Hello,

I'm managing smaller private virtualization infrastructure, currently based on CentOS 7.x. In the past we were running mostly on Debian 7 (kernel 3.2.x) and CentOS 6.x without problems.

After we have upgraded to CentOS 7.x, I have experienced occasional physical host crashes when I did e.g. suspend or resume more virtual machines OR random virtual machine checkpoint was invalid and VM could not be resumed.

I did few intesive tests on same hardware with:
- CentOS 6.6 ... worked fine
- CentOS 7.1 with
 1. CentOS distribution kernel ... failed
 2. Binary RHEL 7.1 distr. kernel ... failed
 3. vanilla 3.10.80 kernel ... failed
(plus various firmware releases and BIOS configurations)

So far I could reliably run only CentOS 7.x with latest 4.0.5 kernel from ElRepo.

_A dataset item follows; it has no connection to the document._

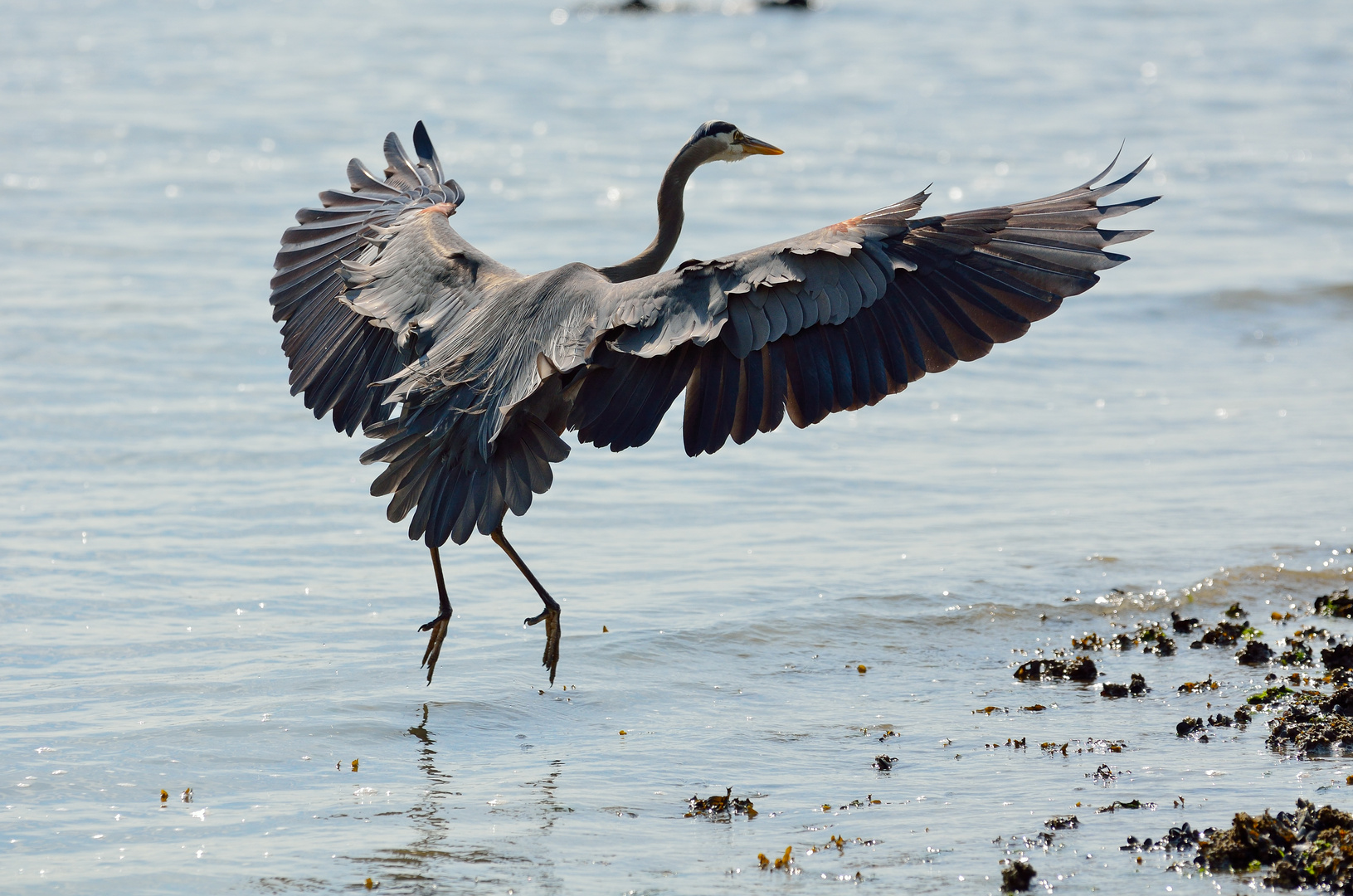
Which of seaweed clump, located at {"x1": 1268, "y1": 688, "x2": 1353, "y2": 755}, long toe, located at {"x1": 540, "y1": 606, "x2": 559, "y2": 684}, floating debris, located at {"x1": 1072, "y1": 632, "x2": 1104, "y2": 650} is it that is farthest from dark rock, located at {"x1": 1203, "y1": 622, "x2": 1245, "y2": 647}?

7.x kernel is based on 3.10.x, which failed for me as well. So I think there was some bug in KVM, which led to memory corruption. The result was either kernel oops or broken checkpoint and kernel oops occured later.

I have opened bug on Red Hat
https://bugzilla.redhat.com/show_bug.cgi?id=1231964
but since it's a private bug, I have created duplicate bug on CentOS
http://bugs.centos.org/view.php?id=8949

There is described how to reproduce the problem including stress test script.

I would appreciate if anybody can confirm it happens for him as well.

Best regards,
Vlastimil Holer